Academy of Arabic Language (ALA)

Monday، 20 July 2009 - 12:00 AM

The idea of establishing an Arabic language academy was first introduced late in the nineteenth century with the intent of ensuring that Arabic language keeps up with the concepts of modern civilization, particularly in respect of political terms used in the press. Equivalents for terms transliterated from other tongues were accordingly standardized. The ALA was inaugurated on January 30, 1934.

Prior to the establishment of the ALA, many literary and linguistic associations had taken up as their main goal the development of Arabic language. The most famous was the ALA set up in 1892 along the lines of "L’Academie Francaise". Many attempts were made at reestablishing the ALA in the years 1900, 1907, 1910 and 1917 successively.

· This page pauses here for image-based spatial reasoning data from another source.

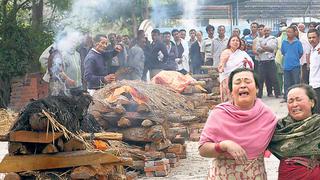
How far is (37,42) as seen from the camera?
60.9 feet

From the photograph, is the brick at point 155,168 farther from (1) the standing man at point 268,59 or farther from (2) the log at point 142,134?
(1) the standing man at point 268,59

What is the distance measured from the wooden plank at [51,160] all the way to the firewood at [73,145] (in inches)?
2.7

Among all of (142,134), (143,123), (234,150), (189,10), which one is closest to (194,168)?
(142,134)

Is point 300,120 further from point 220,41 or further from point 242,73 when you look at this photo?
point 220,41

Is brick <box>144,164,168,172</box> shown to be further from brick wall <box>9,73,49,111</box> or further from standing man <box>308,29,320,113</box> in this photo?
brick wall <box>9,73,49,111</box>

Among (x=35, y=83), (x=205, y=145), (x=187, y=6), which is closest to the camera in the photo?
(x=205, y=145)

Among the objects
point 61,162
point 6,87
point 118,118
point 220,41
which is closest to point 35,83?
point 6,87

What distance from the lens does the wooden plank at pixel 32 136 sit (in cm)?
698

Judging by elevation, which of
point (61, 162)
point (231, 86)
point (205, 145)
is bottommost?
point (61, 162)

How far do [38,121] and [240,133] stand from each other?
272 centimetres

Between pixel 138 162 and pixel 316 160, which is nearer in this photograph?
pixel 316 160

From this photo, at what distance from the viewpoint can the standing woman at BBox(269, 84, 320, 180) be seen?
4.88 metres

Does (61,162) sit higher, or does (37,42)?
(37,42)

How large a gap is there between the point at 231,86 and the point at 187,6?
20872 mm
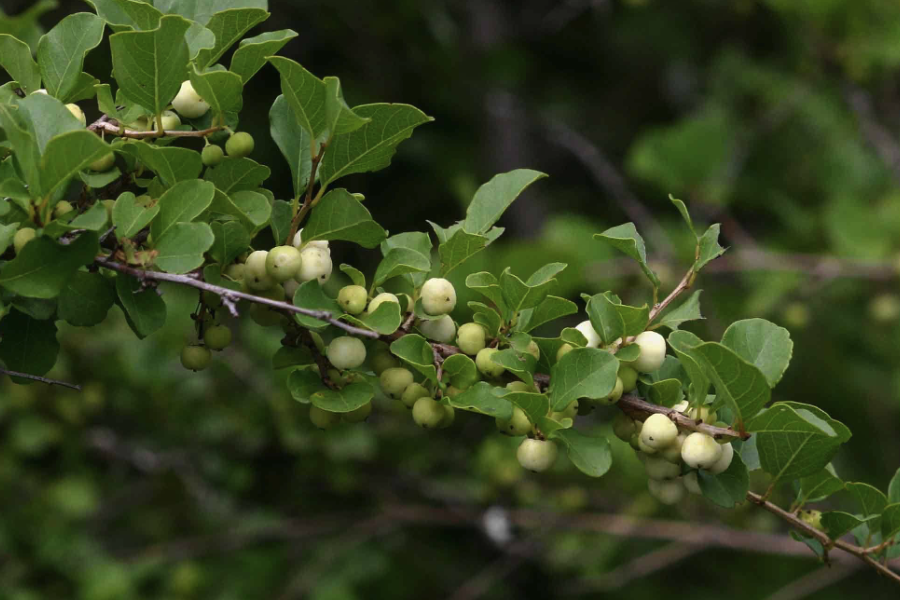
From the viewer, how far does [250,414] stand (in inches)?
96.9

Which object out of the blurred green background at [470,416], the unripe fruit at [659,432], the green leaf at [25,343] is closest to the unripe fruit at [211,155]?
the green leaf at [25,343]

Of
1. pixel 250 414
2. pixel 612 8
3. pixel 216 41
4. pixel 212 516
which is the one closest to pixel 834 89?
pixel 612 8

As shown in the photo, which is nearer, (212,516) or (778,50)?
(212,516)

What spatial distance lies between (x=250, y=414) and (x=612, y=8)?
2598 millimetres

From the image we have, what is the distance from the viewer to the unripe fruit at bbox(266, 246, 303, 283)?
29.8 inches

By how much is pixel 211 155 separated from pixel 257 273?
119mm

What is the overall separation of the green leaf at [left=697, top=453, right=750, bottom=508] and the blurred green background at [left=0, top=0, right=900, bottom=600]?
1.30m

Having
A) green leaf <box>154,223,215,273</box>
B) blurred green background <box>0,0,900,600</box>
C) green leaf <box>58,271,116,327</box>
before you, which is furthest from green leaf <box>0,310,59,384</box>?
blurred green background <box>0,0,900,600</box>

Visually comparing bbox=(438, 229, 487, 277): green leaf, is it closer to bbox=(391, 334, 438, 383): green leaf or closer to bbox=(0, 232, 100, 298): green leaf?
bbox=(391, 334, 438, 383): green leaf

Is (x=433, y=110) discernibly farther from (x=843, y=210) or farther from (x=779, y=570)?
(x=779, y=570)

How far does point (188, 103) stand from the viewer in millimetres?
806

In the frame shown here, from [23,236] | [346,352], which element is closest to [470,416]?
[346,352]

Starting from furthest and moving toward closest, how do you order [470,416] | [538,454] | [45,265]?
[470,416] < [538,454] < [45,265]

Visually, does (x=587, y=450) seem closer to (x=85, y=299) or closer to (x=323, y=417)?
(x=323, y=417)
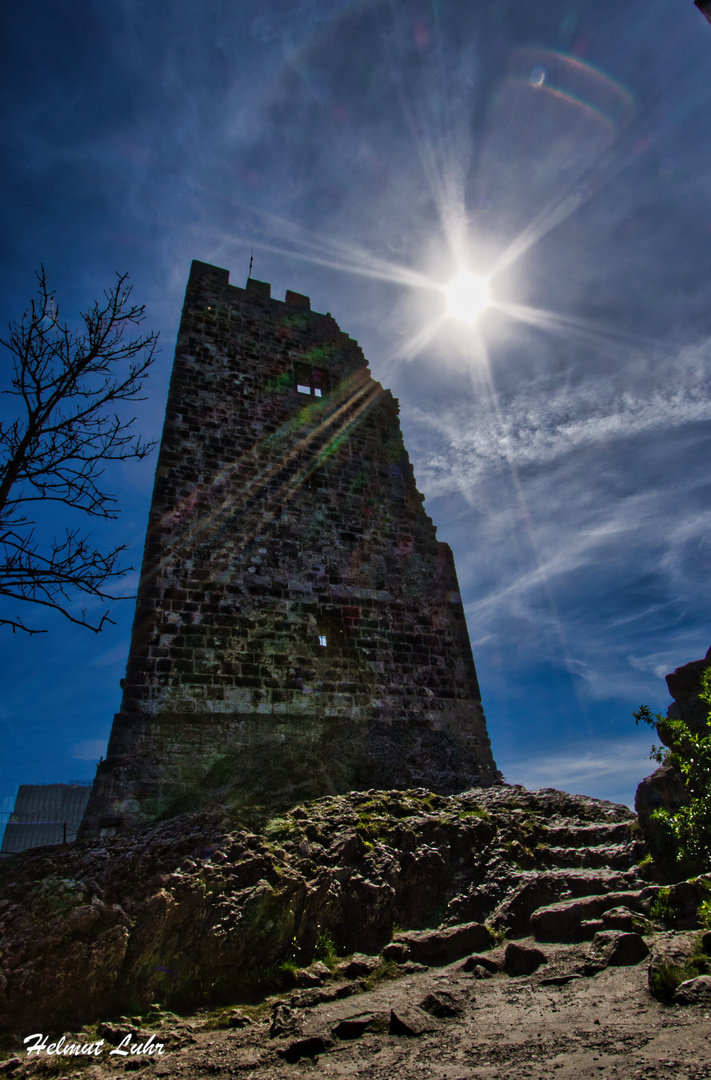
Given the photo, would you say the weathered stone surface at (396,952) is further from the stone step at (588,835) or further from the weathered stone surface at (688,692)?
the weathered stone surface at (688,692)

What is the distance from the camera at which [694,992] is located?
368 cm

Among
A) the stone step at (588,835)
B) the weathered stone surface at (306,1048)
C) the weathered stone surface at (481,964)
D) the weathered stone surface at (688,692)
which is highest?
the weathered stone surface at (688,692)

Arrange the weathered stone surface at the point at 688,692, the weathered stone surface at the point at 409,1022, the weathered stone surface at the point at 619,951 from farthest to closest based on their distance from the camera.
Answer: the weathered stone surface at the point at 688,692 < the weathered stone surface at the point at 619,951 < the weathered stone surface at the point at 409,1022

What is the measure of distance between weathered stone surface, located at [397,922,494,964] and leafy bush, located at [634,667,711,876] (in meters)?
2.07

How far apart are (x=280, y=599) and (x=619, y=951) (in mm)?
7255

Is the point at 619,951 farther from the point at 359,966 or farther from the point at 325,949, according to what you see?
the point at 325,949

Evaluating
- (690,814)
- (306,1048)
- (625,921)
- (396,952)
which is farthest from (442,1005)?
(690,814)

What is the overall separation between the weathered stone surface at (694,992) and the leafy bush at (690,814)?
1.74 meters

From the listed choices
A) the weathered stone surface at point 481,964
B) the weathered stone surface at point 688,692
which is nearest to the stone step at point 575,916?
the weathered stone surface at point 481,964

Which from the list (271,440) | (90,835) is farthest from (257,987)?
(271,440)

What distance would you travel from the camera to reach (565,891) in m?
5.78

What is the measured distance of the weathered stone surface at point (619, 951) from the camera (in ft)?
14.6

The Arabic Language Academy underwent radical changes afterwards. The statute of the ALA was modified many a time. Its membership increased from 20 in 1934 to 30 seven years later and to 40 in 1946. Those whose work contributed enormously to the study of Arabic language and dialects were given the title of "honorary members". Others were given the title of "correspondent members". In 1955, a law was enacted which ruled that the Academy, then operating under the Ministry of Education, be deemed an independent legal person, and that non-Egyptian members should not exceed 12.

The ALA is international in the sense that it has both Arabs and Orientalists as members. ALA’s motto is that knowledge and understanding among countries of the East and West should reign supreme. In addition to linguists and authors, its membership includes physicians, chemists, physicists, mathematicians, lawmakers and other specialists.

Objectives and Activities

The ALA exerts every effort possible to realize its objectives through scientific research as follows:

1935 marks an early attempt at producing a lexicon compiled in cooperation with the Orientalist August Fisher. The result was the publishing of (Al-Mu’jam Al-Kabir) a comprehensive lexicon of the history and development of Arabic, "Al-Mu’jam Al-Wasit", a lexicon of contemporary Arabic, and "Al-Mu’jam Al-Wajiz" a concise lexicon satisfying the basic needs of scholars.


The manuscript of Al-Mu’jam Al-Wajiz was fully developed in 1956, the first volume published in 1971. Al-Mu’jam Al-Wasit was published in two volumes in 1960 and Al-Mu’jam Al-Wajiz in 1980. The ALA has, furthermore, undertaken to publish a series of specialized dictionaries, of terms of the Munificent Qur’an, geography, geology, nuclear physics, electronics, etc.... These dictionaries cover numerous aspects of modern science.

The ALA has meanwhile published the unparalleled Dictionary of Modern Civilization and Art Terms (1980) with a view to maintaining the genius of Arabic language. The dictionary comprises a multitude of terms accurately rendered in Arabic to cope with the needs of the present.

The ALA holds competitions, particularly in poetry and prose, with a view to furthering literary production and scientific research in Egypt and the Arab world.

Seeking to make printing easier, the ALA has allowed the omission of several punctuation marks and the innovation of others in journalese.

Keen on reviving cultural heritage, numerous classics of Arabic literature have been verified by the Academy. A scientific way was also devised allowing for the study of contemporary colloquial Arabic in all its dialects.

The ALA is keen on establishing close links with scientific bodies and communities all over the world. It has, consequently hosted and participated in many conferences held with the aim of developing Arabic language. Strong ties are also maintained with the Arab League and its affiliate cultural bodies and organizations.

The ALA has moreover revised numerous Arabic-written works, both literary and non-literary.

The Arabic Language Academy holds close links with other similar bodies in the Arab world, particularly the Arab Science Academy in Damascus (Syria) set up in 1918. It has also encouraged the establishment of the Baghdad Academy (1947) in Iraq and the Jordanian Academy (1976) in Amman, among many others.

The ALA has called upon other like academies to work towards a union. Hence the establishment in 1971 of the Cairo-based Union of Arabic Language Academies.

The ALA exerts its utmost to enhance cooperation with international bodies and universities concerned with the study and development of Arabic language.